### Defining Custom Optimizers

Currently, apricot implements a range of different optimization approaches. In the same way that any optimizer in neural network libraries can be applied to any model, any optimizer in apricot can be applied to any submodular function and thus is agnostic to the details about it. This property is convenient when it comes to defining custom optimizers, because it means that one can focus entirely on the definition of the optimizer and then use it on any built-in (or even custom) function in apricot. 

In [1]:
%pylab inline
numpy.random.seed(0)

Populating the interactive namespace from numpy and matplotlib


The skeleton of an optimizer object is simple, and has the following form.

In [2]:
from apricot.optimizers import BaseOptimizer

class SkeletonOptimizer(BaseOptimizer):
    # The optimizer object should always inherit from BaseOptimizer
    # or an object that inherits from BaseOptimizer.

    def __init__(self, function=None, random_state=None, n_jobs=None, 
        verbose=False):
        # The optimzier object should take in the above parameters
        # and pass them in to the super function. Any optimizer-specific
        # hyperparameters should also be passed in here.
        
        super(SkeletonOptimizer, self).__init__(function=function, 
            random_state=random_state, n_jobs=n_jobs, verbose=verbose)

    def select(self, X, k, sample_cost=None):
        # This is the key function. The `select` method should be called a
        # single time and returns either a subset of size k or a subset with
        # a weighted sum of less than or equal to k. 
        
        raise NotImplementedError

The `select` method is where the optimization algorithm is implemented. It uses the `_calculate_gains` and `_select_next` methods in the selection objects to determine the benefit of adding each element in and inform the selector of the next item to add to the set, respectively.
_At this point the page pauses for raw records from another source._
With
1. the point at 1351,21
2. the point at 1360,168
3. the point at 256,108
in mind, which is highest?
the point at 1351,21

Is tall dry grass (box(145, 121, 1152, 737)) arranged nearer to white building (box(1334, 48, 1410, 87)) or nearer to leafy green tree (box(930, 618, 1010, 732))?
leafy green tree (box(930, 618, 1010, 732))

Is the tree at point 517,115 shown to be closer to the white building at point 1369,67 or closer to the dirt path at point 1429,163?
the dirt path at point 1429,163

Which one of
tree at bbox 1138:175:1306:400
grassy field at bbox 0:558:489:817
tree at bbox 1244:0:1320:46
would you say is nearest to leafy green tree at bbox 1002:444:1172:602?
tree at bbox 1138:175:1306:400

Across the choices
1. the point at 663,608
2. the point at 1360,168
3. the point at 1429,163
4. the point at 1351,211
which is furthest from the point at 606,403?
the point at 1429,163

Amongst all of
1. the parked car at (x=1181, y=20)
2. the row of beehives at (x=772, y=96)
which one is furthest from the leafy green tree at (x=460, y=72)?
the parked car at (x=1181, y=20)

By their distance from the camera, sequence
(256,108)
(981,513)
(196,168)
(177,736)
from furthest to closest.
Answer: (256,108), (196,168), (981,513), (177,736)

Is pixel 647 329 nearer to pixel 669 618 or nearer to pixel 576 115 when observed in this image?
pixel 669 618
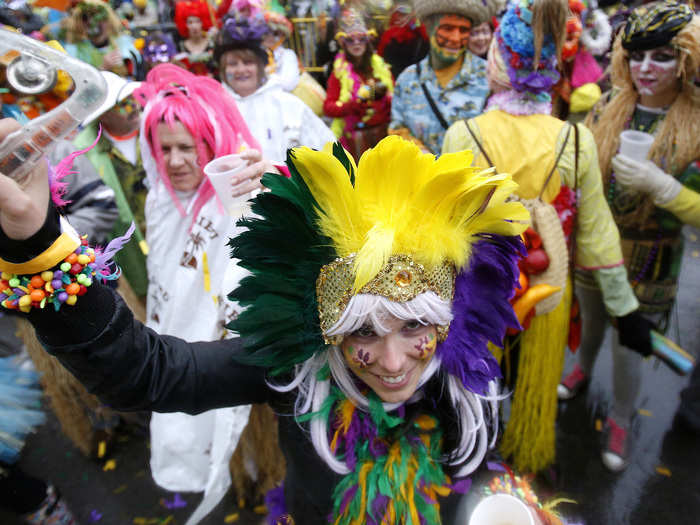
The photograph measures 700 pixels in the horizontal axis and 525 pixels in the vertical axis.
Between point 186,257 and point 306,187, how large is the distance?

Let's implement a new version of the naive greedy algorithm. This algorithm, at each iteration, calculates the gain that each element would provide if added to the subset, and then selects the item with the best gain. Due to the diminishing returns property of submodular functions, it is not guaranteed that the second best item at any particular iteration will be the best item the next iteration.

In [3]:
class SimpleNaiveGreedy(BaseOptimizer):
    def __init__(self, function=None, random_state=None, n_jobs=None, 
        verbose=False):
        # The naive greedy algorithm has no hyperparameters.
        super(SimpleNaiveGreedy, self).__init__(function=function, 
            random_state=random_state, n_jobs=n_jobs, verbose=verbose)

    def select(self, X, k, sample_cost=None):
        # This is a version of the naive greedy algorithm that ignores
        # sample weights, for demonstration purposes.
        
        for i in range(k):
            gains = self.function._calculate_gains(X)
            idx = numpy.argmax(gains)
            best_idx = self.function.idxs[idx]

            self.function._select_next(X[best_idx], gains[idx], best_idx)

            if self.verbose == True:
                self.function.pbar.update(1)

Simple! All we had to do is get the gains of each element, get the element with the largest gain (and index it properly), and then tell the selector which item was the best! Obviously, not all optimization strategies are this straightforward. For instance, the stochastic greedy algorithm involves evaluating subsets of points at each iteration and choosing the best item from different subsets at each iteration. Control over the precise elements being evaluated is important for that optimizer.

How do we use this custom optimizer, though? Well, we just pass it in to the `optimizer` parameter that each selection has.

In [4]:
from apricot import FeatureBasedSelection

model1 = FeatureBasedSelection(100, 'sqrt', optimizer='naive')
model2 = FeatureBasedSelection(100, 'sqrt', optimizer=SimpleNaiveGreedy())

Okay, now let's run it and make sure we get the same results.

In [5]:
X = numpy.exp(numpy.random.randn(10000, 100))

model1.fit(X)
model2.fit(X)

numpy.all(model1.ranking == model2.ranking), (model1.gains - model2.gains).sum()

(True, 0.0)

Great! Do they take the same amount of time?

In [6]:
%timeit model1.fit(X)
%timeit model2.fit(X)

1.27 s ± 9.92 ms per loop (mean ± std. dev. of 7 runs, 1 loop each)
1.21 s ± 9.76 ms per loop (mean ± std. dev. of 7 runs, 1 loop each)


Looks like they do. That makes sense because most of the expensive calculation is being done within the selection object. The only thing being done here is taking an argmax of a vector, which is basically what the built-in optimizer is doing anyway.